ASSIGNMENT:
Extend the news article about the death of former DeKalb County school board member Donna Edler, picking up after its last sentence.

QUOTED PASSAGE:
Former DeKalb County school board member Donna Edler died Tuesday of complications of the cancer that she had battled since her run for office three years ago, her husband Darryl Edler told The Atlanta Journal-Constitution.
Edler was a strong-willed and outspoken member of the board that governs Georgia’s third-largest school district. She was known for standing her ground, and she wasn’t shy about discussing the cancer that she thought she’d beat with a mastectomy several years ago.
Earlier this year, she publicly disclosed that the cancer was spreading again. It didn’t temper her resolve to fight, though.
Edler was among the half dozen school board members removed by Gov. Nathan Deal. She died before hearing the outcome of a Georgia Supreme Court case over the constitutionality of the governor’s action. A decision, that might restore the removed members to office, is expected next month.
After unsuccessfully petitioning the governor for reinstatement, Edler filed another lawsuit in Fulton County Superior Court, challenging her removal, in a case separate from the one before the high court. Edler, 52, was awaiting her day in the Fulton courthouse on Nov. 19, Darryl Edler said.
“She still believes there was an injustice done her,” he said.
Edler had three children, two grown and one in high school. She attended the University of Kansas on a track and field scholarship, and displayed the same kind of endurance in seeking public office.

ENTRIES SUPPLIED:
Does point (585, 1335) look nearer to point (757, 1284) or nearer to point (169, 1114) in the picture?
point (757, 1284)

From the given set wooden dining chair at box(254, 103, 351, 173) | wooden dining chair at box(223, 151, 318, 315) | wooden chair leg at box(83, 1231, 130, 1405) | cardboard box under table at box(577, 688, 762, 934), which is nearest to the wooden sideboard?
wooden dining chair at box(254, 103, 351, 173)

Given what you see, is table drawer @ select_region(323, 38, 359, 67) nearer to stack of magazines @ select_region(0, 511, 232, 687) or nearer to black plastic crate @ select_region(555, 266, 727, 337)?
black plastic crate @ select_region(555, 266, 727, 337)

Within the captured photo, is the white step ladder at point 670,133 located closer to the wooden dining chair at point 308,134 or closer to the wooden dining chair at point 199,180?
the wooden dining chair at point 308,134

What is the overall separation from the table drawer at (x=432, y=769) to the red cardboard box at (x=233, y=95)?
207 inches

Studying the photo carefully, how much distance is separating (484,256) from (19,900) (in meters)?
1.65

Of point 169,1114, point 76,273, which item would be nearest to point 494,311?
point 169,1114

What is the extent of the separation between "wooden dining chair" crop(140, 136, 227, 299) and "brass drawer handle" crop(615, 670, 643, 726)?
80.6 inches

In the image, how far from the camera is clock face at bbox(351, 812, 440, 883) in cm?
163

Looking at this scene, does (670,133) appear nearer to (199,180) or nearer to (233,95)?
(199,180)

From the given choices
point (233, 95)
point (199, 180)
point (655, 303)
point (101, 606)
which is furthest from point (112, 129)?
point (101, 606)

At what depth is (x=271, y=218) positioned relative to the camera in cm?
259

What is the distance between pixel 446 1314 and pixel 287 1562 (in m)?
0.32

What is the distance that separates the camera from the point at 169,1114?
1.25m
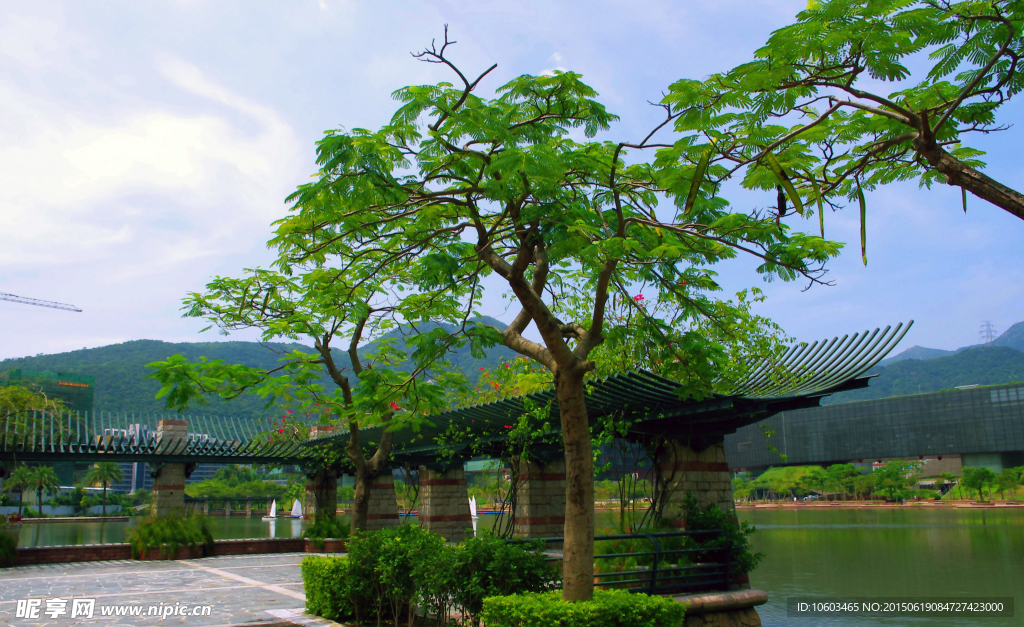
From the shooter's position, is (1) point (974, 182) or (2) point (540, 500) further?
(2) point (540, 500)

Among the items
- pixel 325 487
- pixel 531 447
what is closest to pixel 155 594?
pixel 531 447

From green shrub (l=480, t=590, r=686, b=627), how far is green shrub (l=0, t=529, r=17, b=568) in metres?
17.5

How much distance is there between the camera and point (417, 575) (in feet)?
27.9

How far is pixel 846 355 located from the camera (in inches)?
440

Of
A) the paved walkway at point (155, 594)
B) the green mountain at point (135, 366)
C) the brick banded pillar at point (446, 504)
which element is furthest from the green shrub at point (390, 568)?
the green mountain at point (135, 366)

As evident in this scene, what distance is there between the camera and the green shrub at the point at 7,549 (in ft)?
59.8

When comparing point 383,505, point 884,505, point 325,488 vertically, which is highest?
point 325,488

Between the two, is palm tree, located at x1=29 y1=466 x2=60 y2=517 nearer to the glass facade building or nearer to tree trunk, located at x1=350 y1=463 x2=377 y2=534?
the glass facade building

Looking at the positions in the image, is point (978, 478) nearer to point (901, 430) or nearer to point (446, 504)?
point (901, 430)

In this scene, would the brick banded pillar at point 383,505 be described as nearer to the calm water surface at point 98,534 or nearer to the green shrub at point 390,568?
the calm water surface at point 98,534

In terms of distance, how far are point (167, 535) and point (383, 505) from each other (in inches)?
281

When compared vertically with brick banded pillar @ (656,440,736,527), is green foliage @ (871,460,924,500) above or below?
below

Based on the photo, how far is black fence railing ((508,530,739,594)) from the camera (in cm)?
959

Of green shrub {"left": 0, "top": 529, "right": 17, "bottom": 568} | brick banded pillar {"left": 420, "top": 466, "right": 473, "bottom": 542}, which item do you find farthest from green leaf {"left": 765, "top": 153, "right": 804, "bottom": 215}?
green shrub {"left": 0, "top": 529, "right": 17, "bottom": 568}
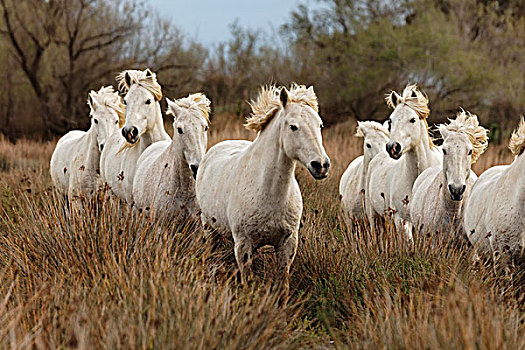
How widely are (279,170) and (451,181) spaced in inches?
69.6

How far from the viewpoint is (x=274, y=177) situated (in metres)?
4.31

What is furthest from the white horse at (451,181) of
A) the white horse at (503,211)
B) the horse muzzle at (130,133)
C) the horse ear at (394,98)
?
the horse muzzle at (130,133)

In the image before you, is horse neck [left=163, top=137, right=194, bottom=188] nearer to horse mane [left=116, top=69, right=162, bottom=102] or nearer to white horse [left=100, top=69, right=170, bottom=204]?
white horse [left=100, top=69, right=170, bottom=204]

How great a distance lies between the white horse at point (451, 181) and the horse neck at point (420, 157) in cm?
46

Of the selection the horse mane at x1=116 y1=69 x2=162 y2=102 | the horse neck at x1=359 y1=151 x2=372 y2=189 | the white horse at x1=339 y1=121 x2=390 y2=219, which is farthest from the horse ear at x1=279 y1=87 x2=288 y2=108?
the horse neck at x1=359 y1=151 x2=372 y2=189

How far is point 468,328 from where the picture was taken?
8.43 ft

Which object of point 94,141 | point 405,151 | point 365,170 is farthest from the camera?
point 365,170

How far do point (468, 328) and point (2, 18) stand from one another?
2031 centimetres

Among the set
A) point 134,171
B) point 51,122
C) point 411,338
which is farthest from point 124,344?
point 51,122

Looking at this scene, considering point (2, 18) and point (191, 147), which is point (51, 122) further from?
point (191, 147)

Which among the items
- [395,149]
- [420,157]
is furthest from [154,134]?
A: [420,157]

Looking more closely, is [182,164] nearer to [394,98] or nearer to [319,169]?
[319,169]

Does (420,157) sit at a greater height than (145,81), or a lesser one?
lesser

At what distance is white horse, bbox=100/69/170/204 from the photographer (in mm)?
6470
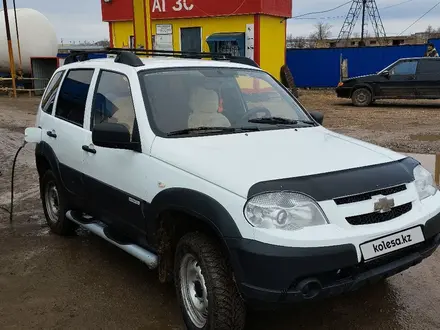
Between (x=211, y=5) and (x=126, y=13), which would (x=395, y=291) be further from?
(x=126, y=13)

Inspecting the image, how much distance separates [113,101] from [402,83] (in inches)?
584

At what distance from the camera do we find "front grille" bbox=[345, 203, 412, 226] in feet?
9.58

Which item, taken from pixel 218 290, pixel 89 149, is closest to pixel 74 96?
pixel 89 149

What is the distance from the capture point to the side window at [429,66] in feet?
54.1

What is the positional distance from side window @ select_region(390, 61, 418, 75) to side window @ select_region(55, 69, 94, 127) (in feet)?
47.3

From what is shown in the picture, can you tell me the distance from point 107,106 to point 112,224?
1.02 m

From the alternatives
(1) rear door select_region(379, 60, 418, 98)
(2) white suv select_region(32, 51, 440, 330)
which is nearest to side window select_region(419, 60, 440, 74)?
(1) rear door select_region(379, 60, 418, 98)

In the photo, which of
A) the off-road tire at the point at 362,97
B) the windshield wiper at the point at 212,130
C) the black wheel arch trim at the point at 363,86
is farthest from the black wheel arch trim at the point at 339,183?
the off-road tire at the point at 362,97

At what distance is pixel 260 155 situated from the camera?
10.7ft

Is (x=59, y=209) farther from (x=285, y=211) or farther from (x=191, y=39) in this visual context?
(x=191, y=39)

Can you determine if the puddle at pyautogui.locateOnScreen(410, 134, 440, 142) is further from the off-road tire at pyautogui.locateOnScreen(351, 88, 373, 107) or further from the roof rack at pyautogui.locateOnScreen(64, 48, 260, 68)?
the roof rack at pyautogui.locateOnScreen(64, 48, 260, 68)

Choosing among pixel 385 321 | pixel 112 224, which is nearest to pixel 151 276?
pixel 112 224

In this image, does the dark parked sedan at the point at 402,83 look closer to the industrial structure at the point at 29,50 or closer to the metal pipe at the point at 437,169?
the metal pipe at the point at 437,169

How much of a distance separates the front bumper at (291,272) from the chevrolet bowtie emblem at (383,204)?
32 centimetres
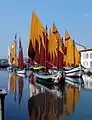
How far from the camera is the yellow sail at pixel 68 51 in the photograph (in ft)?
235

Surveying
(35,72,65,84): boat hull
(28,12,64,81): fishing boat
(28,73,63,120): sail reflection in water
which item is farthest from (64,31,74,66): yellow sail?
(28,73,63,120): sail reflection in water

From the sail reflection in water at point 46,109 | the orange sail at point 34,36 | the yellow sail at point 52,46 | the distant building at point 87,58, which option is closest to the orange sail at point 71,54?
the yellow sail at point 52,46

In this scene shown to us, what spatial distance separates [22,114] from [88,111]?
16.4 feet

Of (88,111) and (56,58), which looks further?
(56,58)

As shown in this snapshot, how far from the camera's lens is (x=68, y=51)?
71.9 meters

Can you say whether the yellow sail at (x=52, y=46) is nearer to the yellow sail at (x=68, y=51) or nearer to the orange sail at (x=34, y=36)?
the orange sail at (x=34, y=36)

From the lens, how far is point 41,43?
161 ft

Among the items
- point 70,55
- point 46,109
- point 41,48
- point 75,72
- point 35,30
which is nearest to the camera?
point 46,109

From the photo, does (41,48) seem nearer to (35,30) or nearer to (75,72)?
(35,30)

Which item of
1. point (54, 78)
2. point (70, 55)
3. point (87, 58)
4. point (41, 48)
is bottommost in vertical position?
point (54, 78)

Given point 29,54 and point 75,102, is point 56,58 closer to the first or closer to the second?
point 29,54

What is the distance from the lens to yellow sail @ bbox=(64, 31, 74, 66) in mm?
71500

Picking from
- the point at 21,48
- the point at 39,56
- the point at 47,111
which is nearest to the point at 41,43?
the point at 39,56

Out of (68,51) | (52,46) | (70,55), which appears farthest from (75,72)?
(52,46)
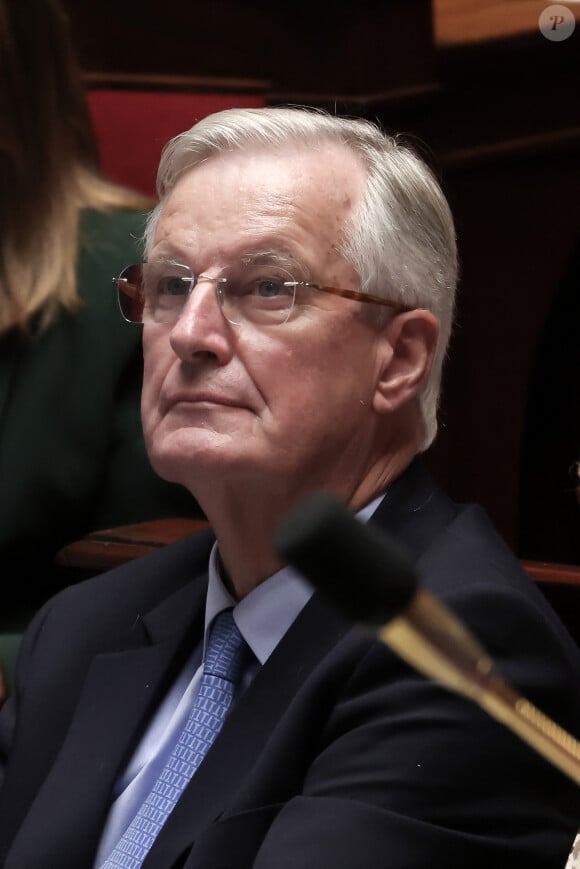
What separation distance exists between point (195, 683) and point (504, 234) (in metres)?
0.62

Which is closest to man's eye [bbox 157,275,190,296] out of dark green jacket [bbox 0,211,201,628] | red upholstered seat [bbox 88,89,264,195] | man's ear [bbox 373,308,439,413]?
man's ear [bbox 373,308,439,413]

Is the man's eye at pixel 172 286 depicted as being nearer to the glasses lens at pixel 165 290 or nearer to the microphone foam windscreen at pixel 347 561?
the glasses lens at pixel 165 290

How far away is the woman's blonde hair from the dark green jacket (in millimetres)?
26

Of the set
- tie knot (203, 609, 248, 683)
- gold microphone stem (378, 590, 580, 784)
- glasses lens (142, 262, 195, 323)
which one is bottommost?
tie knot (203, 609, 248, 683)

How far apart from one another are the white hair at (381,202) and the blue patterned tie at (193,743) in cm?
19

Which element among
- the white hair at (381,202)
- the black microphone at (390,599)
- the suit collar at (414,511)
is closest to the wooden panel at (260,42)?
the white hair at (381,202)

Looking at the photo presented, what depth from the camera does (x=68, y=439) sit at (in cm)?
119

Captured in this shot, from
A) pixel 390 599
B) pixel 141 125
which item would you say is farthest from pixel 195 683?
pixel 141 125

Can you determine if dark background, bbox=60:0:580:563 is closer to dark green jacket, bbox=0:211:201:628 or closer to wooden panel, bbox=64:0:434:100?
wooden panel, bbox=64:0:434:100

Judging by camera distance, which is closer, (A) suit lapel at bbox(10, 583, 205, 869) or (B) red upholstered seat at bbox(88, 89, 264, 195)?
(A) suit lapel at bbox(10, 583, 205, 869)

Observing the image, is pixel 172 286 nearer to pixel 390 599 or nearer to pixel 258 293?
pixel 258 293

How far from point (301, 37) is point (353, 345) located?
2.52 ft

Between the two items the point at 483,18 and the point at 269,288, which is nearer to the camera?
the point at 269,288

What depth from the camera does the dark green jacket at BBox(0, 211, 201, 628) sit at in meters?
1.18
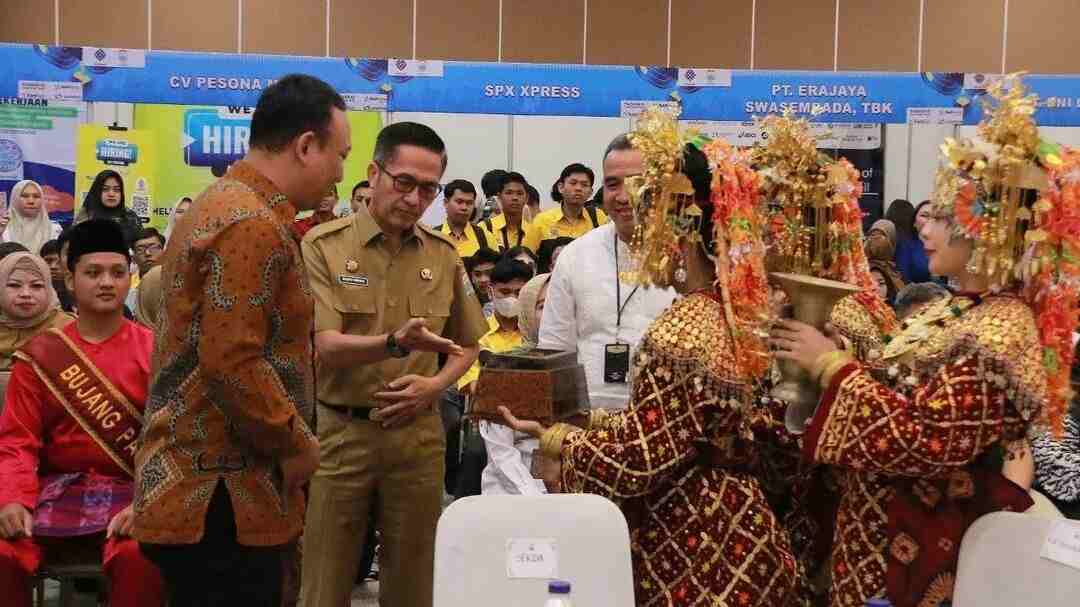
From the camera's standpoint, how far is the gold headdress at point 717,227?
250cm

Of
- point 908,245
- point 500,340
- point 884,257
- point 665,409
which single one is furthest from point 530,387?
point 908,245

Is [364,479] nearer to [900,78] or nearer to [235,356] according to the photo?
[235,356]

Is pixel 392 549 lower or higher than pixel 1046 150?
lower

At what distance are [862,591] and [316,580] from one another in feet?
5.25

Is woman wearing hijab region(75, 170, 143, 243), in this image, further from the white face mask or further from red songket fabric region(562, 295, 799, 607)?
red songket fabric region(562, 295, 799, 607)

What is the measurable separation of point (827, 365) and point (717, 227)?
341 mm

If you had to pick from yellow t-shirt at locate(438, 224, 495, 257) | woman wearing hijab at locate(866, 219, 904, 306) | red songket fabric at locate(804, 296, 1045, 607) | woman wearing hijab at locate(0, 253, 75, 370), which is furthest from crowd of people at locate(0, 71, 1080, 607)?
yellow t-shirt at locate(438, 224, 495, 257)

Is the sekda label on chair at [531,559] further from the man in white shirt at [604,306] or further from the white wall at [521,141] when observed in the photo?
the white wall at [521,141]

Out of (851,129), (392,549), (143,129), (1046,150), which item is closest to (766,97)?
(851,129)

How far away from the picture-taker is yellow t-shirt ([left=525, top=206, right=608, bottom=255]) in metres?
7.87

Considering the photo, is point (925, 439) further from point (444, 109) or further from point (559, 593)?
point (444, 109)

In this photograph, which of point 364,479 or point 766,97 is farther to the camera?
point 766,97

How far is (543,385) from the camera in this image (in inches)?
111

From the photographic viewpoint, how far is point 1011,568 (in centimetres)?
247
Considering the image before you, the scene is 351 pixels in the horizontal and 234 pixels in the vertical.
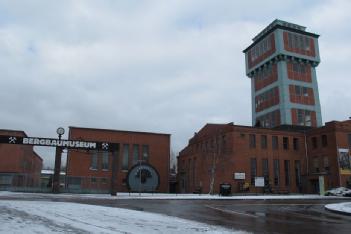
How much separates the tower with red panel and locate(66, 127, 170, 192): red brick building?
1842cm

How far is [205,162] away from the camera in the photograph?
61125 millimetres

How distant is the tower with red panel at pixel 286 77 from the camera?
6756 cm

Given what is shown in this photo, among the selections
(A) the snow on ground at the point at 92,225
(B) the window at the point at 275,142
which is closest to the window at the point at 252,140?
(B) the window at the point at 275,142

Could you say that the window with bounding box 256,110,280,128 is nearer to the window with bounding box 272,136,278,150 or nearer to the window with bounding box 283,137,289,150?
the window with bounding box 283,137,289,150

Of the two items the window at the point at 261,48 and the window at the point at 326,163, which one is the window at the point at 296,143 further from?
the window at the point at 261,48

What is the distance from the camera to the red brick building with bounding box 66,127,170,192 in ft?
209

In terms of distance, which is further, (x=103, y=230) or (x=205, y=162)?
(x=205, y=162)

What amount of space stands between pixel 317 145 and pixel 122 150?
3151cm

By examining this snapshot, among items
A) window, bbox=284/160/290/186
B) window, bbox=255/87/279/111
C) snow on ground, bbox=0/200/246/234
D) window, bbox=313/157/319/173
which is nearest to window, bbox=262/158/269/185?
window, bbox=284/160/290/186

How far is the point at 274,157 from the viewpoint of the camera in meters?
58.2

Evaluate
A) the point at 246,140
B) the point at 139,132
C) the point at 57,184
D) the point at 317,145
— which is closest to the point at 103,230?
the point at 57,184

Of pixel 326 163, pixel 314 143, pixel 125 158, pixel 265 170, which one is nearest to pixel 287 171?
pixel 265 170

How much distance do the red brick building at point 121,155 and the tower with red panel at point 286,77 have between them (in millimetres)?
18418

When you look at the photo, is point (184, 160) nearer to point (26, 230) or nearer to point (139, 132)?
point (139, 132)
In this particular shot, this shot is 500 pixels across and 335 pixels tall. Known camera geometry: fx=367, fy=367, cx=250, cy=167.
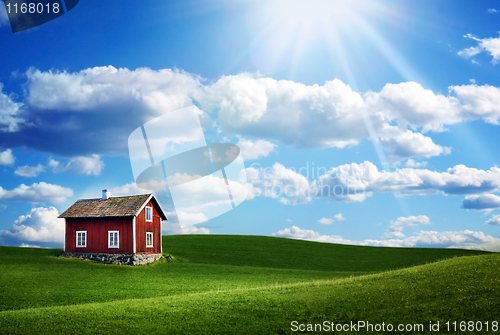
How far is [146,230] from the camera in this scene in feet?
150

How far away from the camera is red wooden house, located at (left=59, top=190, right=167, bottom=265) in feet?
142

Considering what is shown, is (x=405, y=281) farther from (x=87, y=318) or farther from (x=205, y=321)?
(x=87, y=318)

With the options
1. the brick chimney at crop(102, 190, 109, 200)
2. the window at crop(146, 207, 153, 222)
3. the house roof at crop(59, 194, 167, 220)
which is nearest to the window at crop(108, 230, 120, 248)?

TASK RESULT:
She was drawn to politics by Barack Obama’s run for the presidency, joining his campaign and eventually becoming a paid member of his ground team. Darryl Edler said she was so successful at door-to-door campaigning that she was given a “golden clipboard” award.
She deployed that same enthusiasm when she ran for school board in 2010, unseating an incumbent with handmade yard signs. Even then, she was battling cancer. “She would take four days recovering from the chemo and then she would be in the street campaigning,” her husband said.
Her pastor, Bishop Quincy Carswell, was impressed with her energy, and rallied the support of his congregation and of other pastors. “She was a renegade,” he said. “We hadn’t seen anything like her in DeKalb County. She had a great concern for people.”
A memorial service is planned for 11 a.m. Saturday at Carswell’s The Covenant Church, 1700 Corey Blvd., Decatur.